───── READING PASSAGE
So we have 64 channels of filtered 'EEG' data, sampled at 160Hz for about 2 minutes, and over a million data samples in total.

Let's preview the channel names, types, unit, and signal ranges. This `describe` method is from MNE, and we can have it return a Pandas DataFrame, from which we can `sample` some rows.

In [None]:
raw.describe(data_frame=True).sample(5)

## Pre-processing


### Averaging

We'll first remove some of the large noise artifacts that impact all the channels by using an average reference. The idea is to compute the average across channels for every time point to get an average time series, and then subtract that average out of the raw EEG signal.

In [None]:
raw.set_eeg_reference("average")

### Clean Channel Names

From the output of the `describe` method, it looks like the channels are from commonly used standardized locations (e.g. 'Cz'), but contain some unnecessary periods, so let's clean those up.

In [None]:
raw.rename_channels(lambda s: s.strip("."));

## *Optional*: Get Channel Locations

This is an optional step, but let's see if we can add locations to the channels. MNE has functionality to assign locations of the channels based on their standardized channel names, so we can go ahead and assign a commonly used arrangement (or 'montage') of electrodes ('10-05') to this data. Read more about making and setting the montage [here](https://mne.tools/stable/auto_tutorials/intro/40_sensor_locations.html#sphx-glr-auto-tutorials-intro-40-sensor-locations-py).

In [None]:
montage = mne.channels.make_standard_montage("standard_1005")
raw.set_montage(montage, match_case=False)

We can see that the 'digitized points' (locations) are now added to the raw data.

Now let's plot the channels ('sensors') using MNE [`plot_sensors`](https://mne.tools/stable/generated/mne.io.Raw.html#mne.io.Raw.plot_sensors) on a top-down view of a head. Note, we'll adjust the reference point so the points are contained in the head.

In [None]:
sphere=(0, 0.015, 0, 0.099) # manually adjust the y origin coordinate and radius
raw.plot_sensors(show_names=True, sphere=sphere);

## Prepare the data for plotting

We'll use an MNE method, `to_data_frame`, to create a Pandas DataFrame. By default, MNE will convert EEG data from Volts to microVolts (µV) during this operation.

In [None]:
# TODO: file issue about rangetool not working with datetime (timezone error)

In [None]:
df = raw.to_data_frame() # time_format='datetime'
df.set_index('time', inplace=True) 
df.head()

## Interactive plot

As of writing, there's no easy way to track units with Pandas, so we can use a modular HoloViews approach to create and annotate dimensions with a unit, and then refer to these dimensions when plotting. Read more about annotating data with HoloViews [here](https://holoviews.org/user_guide/Annotating_Data.html).

In [None]:
amplitude_dim = hv.Dimension("amplitude", unit="µV")
time_dim = hv.Dimension("time", unit="s") # matches the index name in the df

Now we will loop over the columns (channels) in the dataframe, creating a HoloViews `Curve` element from each. Since each column in the df has a different name, we will use the `redim` method to map from the channel name to the common `amplitude_dim`. We'll set the Curve label to be the original channel name so we can still see this info in the hover tooltip.
──────────
───── INFORMATION SUPPLIED
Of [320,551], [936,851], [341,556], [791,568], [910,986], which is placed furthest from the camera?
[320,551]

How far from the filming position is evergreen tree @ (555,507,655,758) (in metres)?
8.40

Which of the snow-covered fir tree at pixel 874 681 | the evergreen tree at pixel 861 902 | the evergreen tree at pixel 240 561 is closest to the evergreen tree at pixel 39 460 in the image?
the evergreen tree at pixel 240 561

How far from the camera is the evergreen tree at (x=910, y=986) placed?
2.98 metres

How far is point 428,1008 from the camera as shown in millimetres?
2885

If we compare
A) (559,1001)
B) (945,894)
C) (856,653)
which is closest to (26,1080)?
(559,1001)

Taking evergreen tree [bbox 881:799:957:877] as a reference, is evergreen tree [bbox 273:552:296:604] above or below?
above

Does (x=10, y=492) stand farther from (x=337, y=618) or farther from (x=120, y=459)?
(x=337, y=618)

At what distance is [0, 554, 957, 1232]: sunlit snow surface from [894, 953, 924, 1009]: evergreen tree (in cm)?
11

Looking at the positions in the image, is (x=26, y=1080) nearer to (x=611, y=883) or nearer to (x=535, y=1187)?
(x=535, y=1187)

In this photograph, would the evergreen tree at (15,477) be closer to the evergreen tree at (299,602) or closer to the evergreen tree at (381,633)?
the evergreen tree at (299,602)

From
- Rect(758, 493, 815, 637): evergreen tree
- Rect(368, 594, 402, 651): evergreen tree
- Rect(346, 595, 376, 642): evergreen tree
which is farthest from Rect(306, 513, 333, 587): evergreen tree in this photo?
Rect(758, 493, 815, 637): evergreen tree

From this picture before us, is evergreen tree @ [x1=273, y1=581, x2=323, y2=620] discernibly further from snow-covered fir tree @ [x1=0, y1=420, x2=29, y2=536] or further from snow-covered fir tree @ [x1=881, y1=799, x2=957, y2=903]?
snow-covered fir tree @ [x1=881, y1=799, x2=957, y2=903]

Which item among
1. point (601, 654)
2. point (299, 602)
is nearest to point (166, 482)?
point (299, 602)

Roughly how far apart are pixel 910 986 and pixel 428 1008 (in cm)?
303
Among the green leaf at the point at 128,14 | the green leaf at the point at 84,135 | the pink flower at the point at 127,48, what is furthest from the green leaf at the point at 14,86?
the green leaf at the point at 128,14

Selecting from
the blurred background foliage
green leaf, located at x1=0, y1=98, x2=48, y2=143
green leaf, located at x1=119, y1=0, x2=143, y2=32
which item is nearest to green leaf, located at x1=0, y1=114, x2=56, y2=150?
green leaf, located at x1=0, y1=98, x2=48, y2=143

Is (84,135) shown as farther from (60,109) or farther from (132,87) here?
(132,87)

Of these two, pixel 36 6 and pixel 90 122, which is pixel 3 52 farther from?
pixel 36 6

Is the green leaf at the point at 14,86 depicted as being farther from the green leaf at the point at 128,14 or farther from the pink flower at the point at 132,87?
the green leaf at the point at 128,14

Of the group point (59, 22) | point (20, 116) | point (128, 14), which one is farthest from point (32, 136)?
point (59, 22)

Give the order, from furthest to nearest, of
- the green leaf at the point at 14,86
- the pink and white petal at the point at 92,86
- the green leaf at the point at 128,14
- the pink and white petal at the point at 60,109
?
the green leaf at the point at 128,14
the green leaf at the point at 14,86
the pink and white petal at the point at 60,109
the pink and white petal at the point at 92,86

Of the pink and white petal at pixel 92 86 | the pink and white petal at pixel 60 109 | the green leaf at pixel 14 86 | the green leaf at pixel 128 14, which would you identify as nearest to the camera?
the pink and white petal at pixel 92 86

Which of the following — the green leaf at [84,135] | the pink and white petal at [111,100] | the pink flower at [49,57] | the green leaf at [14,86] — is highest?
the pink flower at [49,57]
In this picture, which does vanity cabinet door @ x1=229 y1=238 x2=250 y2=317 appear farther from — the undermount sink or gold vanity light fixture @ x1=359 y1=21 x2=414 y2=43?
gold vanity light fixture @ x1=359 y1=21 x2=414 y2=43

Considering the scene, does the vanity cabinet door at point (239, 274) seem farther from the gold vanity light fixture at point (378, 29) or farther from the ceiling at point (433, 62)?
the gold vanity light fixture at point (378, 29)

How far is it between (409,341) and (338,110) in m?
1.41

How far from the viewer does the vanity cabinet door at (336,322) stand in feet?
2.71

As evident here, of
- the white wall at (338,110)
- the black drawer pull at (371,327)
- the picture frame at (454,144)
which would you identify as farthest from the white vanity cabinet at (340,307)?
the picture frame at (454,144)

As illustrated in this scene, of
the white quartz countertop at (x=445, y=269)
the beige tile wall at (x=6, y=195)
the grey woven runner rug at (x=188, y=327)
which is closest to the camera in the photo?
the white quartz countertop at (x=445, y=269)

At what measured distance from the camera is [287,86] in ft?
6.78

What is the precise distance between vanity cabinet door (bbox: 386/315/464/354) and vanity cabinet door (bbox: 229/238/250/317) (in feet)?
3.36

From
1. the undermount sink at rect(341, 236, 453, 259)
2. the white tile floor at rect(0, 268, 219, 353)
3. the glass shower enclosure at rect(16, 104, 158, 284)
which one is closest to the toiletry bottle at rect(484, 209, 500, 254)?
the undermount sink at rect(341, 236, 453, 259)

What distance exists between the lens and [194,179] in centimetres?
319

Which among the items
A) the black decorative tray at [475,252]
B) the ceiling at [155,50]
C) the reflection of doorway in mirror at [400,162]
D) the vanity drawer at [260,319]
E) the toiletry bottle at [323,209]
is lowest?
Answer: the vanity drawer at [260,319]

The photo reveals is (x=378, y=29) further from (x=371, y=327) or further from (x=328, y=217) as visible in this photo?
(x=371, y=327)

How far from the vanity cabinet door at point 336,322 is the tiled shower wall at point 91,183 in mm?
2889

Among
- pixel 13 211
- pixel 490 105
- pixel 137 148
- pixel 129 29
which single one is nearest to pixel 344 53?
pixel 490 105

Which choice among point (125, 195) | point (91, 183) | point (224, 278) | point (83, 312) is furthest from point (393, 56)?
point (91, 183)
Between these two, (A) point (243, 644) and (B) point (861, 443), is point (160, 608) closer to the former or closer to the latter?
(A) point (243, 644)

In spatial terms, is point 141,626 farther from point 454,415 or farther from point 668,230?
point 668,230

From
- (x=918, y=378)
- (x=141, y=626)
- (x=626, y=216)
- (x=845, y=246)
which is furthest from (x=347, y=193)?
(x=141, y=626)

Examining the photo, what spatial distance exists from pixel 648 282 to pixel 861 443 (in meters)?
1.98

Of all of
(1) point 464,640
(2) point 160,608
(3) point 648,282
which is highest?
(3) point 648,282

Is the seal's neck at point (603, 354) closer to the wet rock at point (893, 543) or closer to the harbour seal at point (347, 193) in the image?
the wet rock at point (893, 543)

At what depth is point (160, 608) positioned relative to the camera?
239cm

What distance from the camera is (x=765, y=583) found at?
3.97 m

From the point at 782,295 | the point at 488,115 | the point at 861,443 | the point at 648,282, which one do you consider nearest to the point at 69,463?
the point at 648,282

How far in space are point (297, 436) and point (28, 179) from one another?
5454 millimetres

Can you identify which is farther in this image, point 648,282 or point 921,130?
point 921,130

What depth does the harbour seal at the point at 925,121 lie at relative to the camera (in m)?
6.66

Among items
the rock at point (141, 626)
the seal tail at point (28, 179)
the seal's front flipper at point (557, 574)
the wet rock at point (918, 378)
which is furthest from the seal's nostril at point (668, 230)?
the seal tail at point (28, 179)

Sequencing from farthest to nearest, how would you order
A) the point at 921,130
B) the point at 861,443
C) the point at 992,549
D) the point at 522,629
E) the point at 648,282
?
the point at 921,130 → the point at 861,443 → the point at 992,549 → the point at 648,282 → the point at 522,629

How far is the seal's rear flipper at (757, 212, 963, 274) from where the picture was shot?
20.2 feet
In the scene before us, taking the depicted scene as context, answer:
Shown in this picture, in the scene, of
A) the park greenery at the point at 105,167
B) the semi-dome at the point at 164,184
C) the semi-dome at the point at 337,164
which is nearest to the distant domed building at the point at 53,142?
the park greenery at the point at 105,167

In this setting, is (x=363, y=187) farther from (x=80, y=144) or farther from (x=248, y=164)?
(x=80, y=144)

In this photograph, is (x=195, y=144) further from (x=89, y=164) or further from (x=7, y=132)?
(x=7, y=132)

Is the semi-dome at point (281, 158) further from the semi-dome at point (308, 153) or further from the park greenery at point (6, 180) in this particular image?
──────────
• **STATED GOAL A**: Transcribe the entries word for word, starting from their first line and going through the line that contains "2.98 metres", with both of those lines included.
• **STATED GOAL B**: Pick up the EEG notebook text after its final sentence and keep it going.

• **TASK RESULT A**:
Of [320,551], [936,851], [341,556], [791,568], [910,986], which is placed furthest from the camera?
[320,551]

How far from the filming position is evergreen tree @ (555,507,655,758) (in metres)?
8.40

Which of the snow-covered fir tree at pixel 874 681 | the evergreen tree at pixel 861 902 | the evergreen tree at pixel 240 561 is closest to the evergreen tree at pixel 39 460 in the image?
the evergreen tree at pixel 240 561

How far from the camera is the evergreen tree at (x=910, y=986) placed?
2.98 metres

• **TASK RESULT B**:
We will use HoloViews `.opts` to set the plotting options per Curve element. A couple important options include `hover_tooltip` and `subcoordinate_y`.

The custom `hover_tooltip` argument is new in HoloViews as of 1.19.0. It allows us to specify which data dimensions show up in the tooltip when hovering over a data point. We can also specify that the values of 'group' or 'label' arguments should be included as well. Read more about `hover_tooltip` and related arguments [here](https://holoviews.org/user_guide/Plotting_with_Bokeh.html).

The `subcoordinate_y` argument was introduced in HoloViews 1.18.0. Setting this to True  will automatically distribute overlay elements along the y-axis, each with their own distinct y-axis subcoordinate system. Read more about `subcoordinate_y` [here](https://holoviews.org/user_guide/Customizing_Plots.html#subcoordinate-y-axis).


In [None]:

curves = {}
for channel_name, channel_data in df.items():
    curve = (
        hv.Curve(
            df, kdims=[time_dim], vdims=[channel_name], group="EEG", label=channel_name
        )
        .redim(**{channel_name: amplitude_dim})
        .opts(
            subcoordinate_y=True,
            subcoordinate_scale=2,
            color="black",
            line_width=1,
            tools=["hover"],
            hover_tooltips=[
                ("type", "$group"),
                ("channel", "$label"),
                ("time"),  #'@time{%H:%M:%S.%3N}'), # hide date and use ms precision
                ("amplitude"),
            ],
            # hover_formatters = {'time': 'datetime'},
        )
    )
    curves[channel_name] = curve


Using a HoloViews `Overlay` container, we can now overlay all the curves on the same plot.

In [None]:

curves_overlay = hv.Overlay(curves, kdims="channel").opts(
    ylabel="channel",
    show_legend=False,
    padding=0,
    aspect=1.5,
    responsive=True,
    shared_axes=False,
    framewise=False,
    min_height=100,
)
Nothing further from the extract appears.